Das Zürcher Logistik-Kolloquium im Dozentenfoyer der ETH Zürich war wieder ein voller Erfolg! Rund 70 Gäste aus Industrie und Wirtschaft nutzten am Dienstag, 2. Mai 2023, die Gelegenheit für einen regen Gedankenaustausch im Verlauf der drei inspirierenden Referate.
Den Anfang machte Herr Dr. Jean Philippe Burkhalter, Leiter Operations (COO) und Mitglied der Geschäftsleitung der Elektro-Material AG in Zürich, der unter dem Titel «Logistikzentrum – Neue Massstäbe» ihr modernisiertes Logistikzentrum vorstellte.

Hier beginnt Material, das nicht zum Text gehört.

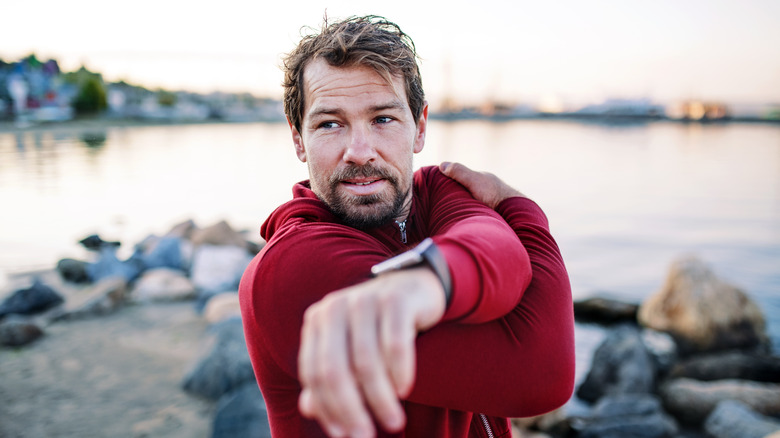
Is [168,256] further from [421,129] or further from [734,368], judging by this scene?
[734,368]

Zu Beginn betonte Dr. Burkhalter die Unabdingbarkeit des nachhaltigen und verantwortungsvollen Handelns in der gesamten Wertschöpfungskette jedes Unternehmens. Dies bildete die Basis bei der Entwicklung der eigenen Lösungskonzepte, bei der die EM eine sogenannte «Urban Areas Strategy» anwandte. Das bedeutet, die Firma verfügt über kein Zentrallager, sondern über neun Niederlassungen an für die Kundennähe optimal platzierten Standorten. Zusätzlich wird die Kundenbindung über digitale Channels, persönliche Beratung in den EM-Shops sowie durch kundenzentrierte Dienstleistungen gefestigt.

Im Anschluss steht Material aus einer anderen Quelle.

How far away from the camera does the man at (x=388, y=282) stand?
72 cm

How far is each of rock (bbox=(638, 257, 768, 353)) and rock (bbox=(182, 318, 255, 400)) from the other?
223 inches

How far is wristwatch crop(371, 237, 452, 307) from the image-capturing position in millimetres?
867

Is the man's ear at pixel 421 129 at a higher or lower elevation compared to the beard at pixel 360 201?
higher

In diesem Zusammenhang stellte Dr. Burkhalter das «movEM» Projekt vor, bei dem in Zusammenarbeit mit der Dr. Acél & Partner AG ein wegweisendes Logistikzentrum entwickelt wurde. Die Gebäudeplanung folgte dem Grundsatz «Shape Follows Function», sodass fast alle Logistik-Aktivitäten prozessorientiert im Erdgeschoss Platz finden. Die hohe Automatisierung steigert zusätzlich die Effizienz in der Logistik. Die umgesetzte Lösung ist wegweisend für die Schweiz.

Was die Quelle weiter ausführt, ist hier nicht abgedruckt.